Louisiana Longshot (2012)
Lethal Bayou Beauty (2013)
Swamp Sniper (2013)
Swamp Team 3 (2014)
Gator Bait (2015)
Soliders of Fortune (2015)
Hurricane Force (2015)
Fortune Hunter (2016)
Later Gator (2016)
Hook, Line and Blinker (2017)
Change of Fortune (2018) e
Reel of Fortune (2018)

DANIEL STASHOWER – Elephants in the Distance. Morrow, hardcover, 1989. Felony & Mayhem, trade paperback, 2007.

   As far as fun, enjoyable reading goes, this one is the real McCoy (whoever McCoy was). Mysteries and magicians always go together, no matter what. And in this case, like good science fiction, “what” means that there’s one implausibility that must be believed, with the rest following like a foregone conclusion.

   Paul Galliard’s father was also a magician, and he died on live television attempting bullet-catching trick. Now, 30 years later, Paul is going to re-create the feat, again on live TV. (Well, in the age of Geraldo, that’s may not be too hard to swallow after all.)

   And, yes, there is a mystery involved. All of Paul’s father’s old friend’s have recently received warnings of some sort, and some of them have died, under mysterious circumstances. Clearly Paul does not know as uch as he should about his father’s death, and his attempts to learn more serve only to show him how much danger he is in.

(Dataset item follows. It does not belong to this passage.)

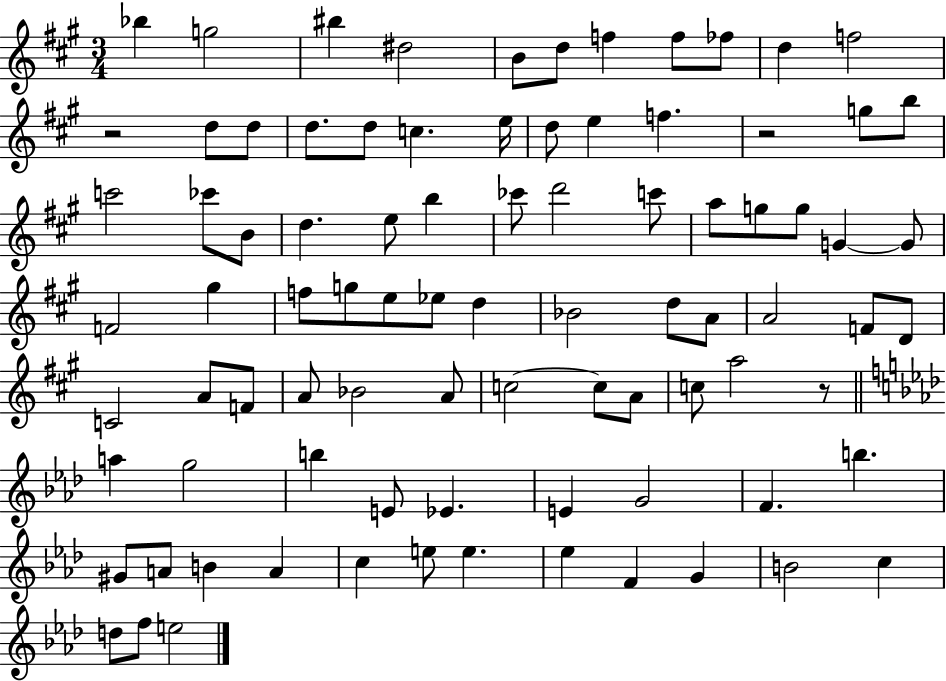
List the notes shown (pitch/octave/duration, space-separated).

Bb5/q G5/h BIS5/q D#5/h B4/e D5/e F5/q F5/e FES5/e D5/q F5/h R/h D5/e D5/e D5/e. D5/e C5/q. E5/s D5/e E5/q F5/q. R/h G5/e B5/e C6/h CES6/e B4/e D5/q. E5/e B5/q CES6/e D6/h C6/e A5/e G5/e G5/e G4/q G4/e F4/h G#5/q F5/e G5/e E5/e Eb5/e D5/q Bb4/h D5/e A4/e A4/h F4/e D4/e C4/h A4/e F4/e A4/e Bb4/h A4/e C5/h C5/e A4/e C5/e A5/h R/e A5/q G5/h B5/q E4/e Eb4/q. E4/q G4/h F4/q. B5/q. G#4/e A4/e B4/q A4/q C5/q E5/e E5/q. Eb5/q F4/q G4/q B4/h C5/q D5/e F5/e E5/h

   The climax comes at page-turning intensity, even after you learn how the trick is done — and it’s disappointingly easy, just as anti-climactic in its way as the solution to a ripsnorting detective story often is — and sorry to say, this book’s no exception. Nevertheless, if you like magic in your mysteries, this book has a hatful to the brim.

   (I’m not sure if Paul Galliard will become a continuing character. I’d like to read another of his adventures, but as you can imagine, as it usually works out, this first appearance is very personal; any ordinary case that might follow would be hard pressed to match the emotional level of this one.)

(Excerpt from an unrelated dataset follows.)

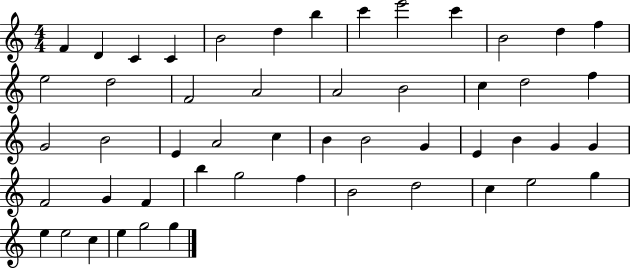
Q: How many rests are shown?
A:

–Reprinted from Mystery*File #15, September 1989 (somewhat revised).



UPDATE:   As it turned out, this was the only incident in Paul Galliard’s life that Stashower has decided to tell us about. See below:

   BIBLIOGRAPHY    (fiction only, as taken from Wikipedia’s page for Stashower) —

Stashower, Daniel (1985). The Adventure of the Ectoplasmic Man. William Morrow and Company.
Stashower, Daniel (1989). Elephants in the Distance. William Morrow.
Stashower, Daniel (1998). “A Deliberate Form of Frenzy”. In Foxwell, Elizabeth (ed.). Malice Domestic 7. Avon Books.
Stashower, Daniel (1999). The Dime Museum Murders: A Harry Houdini Mystery. Avon Books.
Stashower, Daniel (2000). The Floating Lady Murder: A Harry Houdini Mystery. Avon Books.
Stashower, Daniel (2001). The Houdini Specter: A Harry Houdini Mystery. Avon Books.
Greenberg, Martin H.; Lellenberg, Jon; Stashower, Daniel, eds. (2002). Murder in Baker Street: New Tales of Sherlock Holmes. Carroll & Graf.
Greenberg, Martin H.; Lellenberg, Jon; Stashower, Daniel, eds. (2002). Murder, My Dear Watson: New Tales of Sherlock Holmes. Carroll & Graf.
Greenberg, Martin H.; Lellenberg, Jon; Stashower, Daniel, eds. (2006). Ghosts in Baker Street: New Tales of Sherlock Holmes. Carroll & Graf.
Greenberg, Martin H.; Lellenberg, Jon; Stashower, Daniel, eds. (2009). Sherlock Holmes in America. Skyhorse Publishing.
Doyle, Arthur Conan (2011). Lellenberg, Jon; Stashower, Daniel; Foss, Rachel (eds.). The Narrative of John Smith. British Library.